Jatengvox.com – Keberagaman kuliner tradisional Nusa Tenggara Timur kembali mendapat panggung penting. Menteri Kebudayaan (Menbud) Fadli Zon menilai bahwa makanan lokal seperti Jagung Bose dan Se’i Sapi bukan sekadar hidangan khas, melainkan potensi besar bagi ketahanan pangan nasional.
Pernyataan tersebut ia sampaikan dalam kegiatan Cultural Educational Trip bersama sejumlah delegasi internasional di Museum Daerah NTT, Sabtu (15/11/2025).
Menurut Fadli, kekayaan kuliner lokal harus dilihat sebagai bagian dari objek pemajuan kebudayaan.
Dengan pengolahan yang sederhana namun kaya filosofi, dua makanan khas itu dinilai telah lama menjadi identitas masyarakat setempat.
Jagung Bose—olahan jagung pipil yang ditumbuk kemudian dimasak bersama kacang tanah dan santan—menjadi contoh konkret bagaimana masyarakat NTT mampu memaksimalkan hasil bumi di wilayah beriklim kering.
Bagi sebagian besar warga, jagung bukan hanya pangan harian, tetapi simbol ketahanan dan kebersamaan.
“Jagung Bose ini kerap hadir dalam upacara adat sebagai wujud syukur atas panen dan doa untuk keberkahan,” ungkap Fadli.
Tradisi ini sudah berlangsung turun-temurun, menandai eratnya hubungan masyarakat dengan alam dan leluhur mereka.

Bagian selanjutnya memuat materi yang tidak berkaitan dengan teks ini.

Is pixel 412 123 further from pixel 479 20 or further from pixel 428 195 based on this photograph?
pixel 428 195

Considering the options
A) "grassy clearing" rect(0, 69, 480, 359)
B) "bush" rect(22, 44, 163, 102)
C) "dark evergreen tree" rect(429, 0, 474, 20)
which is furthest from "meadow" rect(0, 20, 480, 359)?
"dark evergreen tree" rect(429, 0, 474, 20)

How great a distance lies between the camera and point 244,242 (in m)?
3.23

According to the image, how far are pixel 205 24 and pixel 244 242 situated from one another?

Kehadiran makanan ini dalam kegiatan adat menjadikannya lebih dari sekadar hidangan, melainkan representasi budaya yang hidup.
Salah satu momen menarik dalam kegiatan tersebut datang dari Delegasi Republik Fiji, Ema Ganivatu. Ia mengaku baru pertama kali mencicipi Se’i Sapi—daging sapi asap khas NTT yang terkenal dengan aroma kayu dan rasa gurihnya.

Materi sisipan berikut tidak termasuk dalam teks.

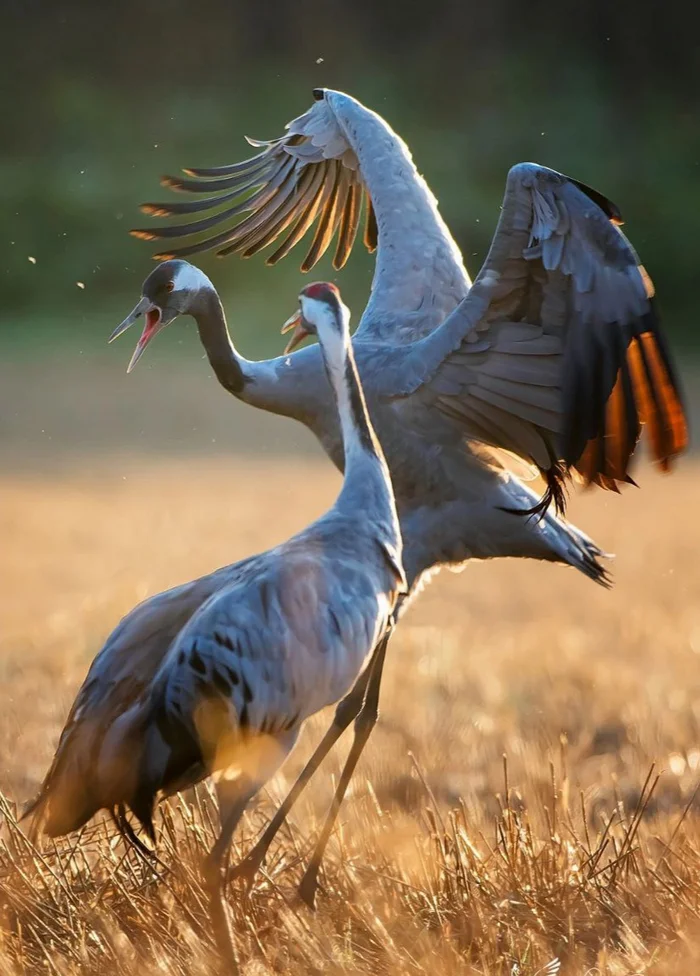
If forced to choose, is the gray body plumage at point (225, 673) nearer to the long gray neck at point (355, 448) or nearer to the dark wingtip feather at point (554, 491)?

“Ini pengalaman berharga bagi saya. Rasanya sangat nikmat dan menjadi momentum besar untuk mengenal budaya Indonesia lebih dalam,” ujarnya.

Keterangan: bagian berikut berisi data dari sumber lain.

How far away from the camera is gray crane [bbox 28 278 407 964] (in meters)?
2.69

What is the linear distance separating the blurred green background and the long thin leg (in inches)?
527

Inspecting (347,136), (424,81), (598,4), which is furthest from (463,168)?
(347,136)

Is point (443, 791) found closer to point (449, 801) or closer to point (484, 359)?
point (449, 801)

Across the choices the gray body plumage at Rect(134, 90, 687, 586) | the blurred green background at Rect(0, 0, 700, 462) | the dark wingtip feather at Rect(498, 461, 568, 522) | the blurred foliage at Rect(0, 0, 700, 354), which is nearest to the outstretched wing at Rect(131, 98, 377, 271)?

Respons positif dari para delegasi menunjukkan bahwa kuliner daerah memiliki daya tarik internasional jika diperkenalkan secara tepat.
Selain mencicipi kuliner, rombongan juga diajak menelusuri Museum Daerah NTT. Tur tersebut membuka ruang bagi para peserta untuk memahami sejarah, tradisi, dan kekayaan etnografi yang membentuk identitas masyarakat setempat.
Mulai dari koleksi artefak sejarah, seni rupa, narasi budaya laut, hingga tengkorak Homo floresiensis—semua dipaparkan sebagai bagian integral dari cerita panjang NTT.
Kunjungan ini sekaligus menegaskan bahwa pengenalan budaya tidak bisa dilepaskan dari narasi visual dan artefak yang dirawat dengan baik oleh masyarakat.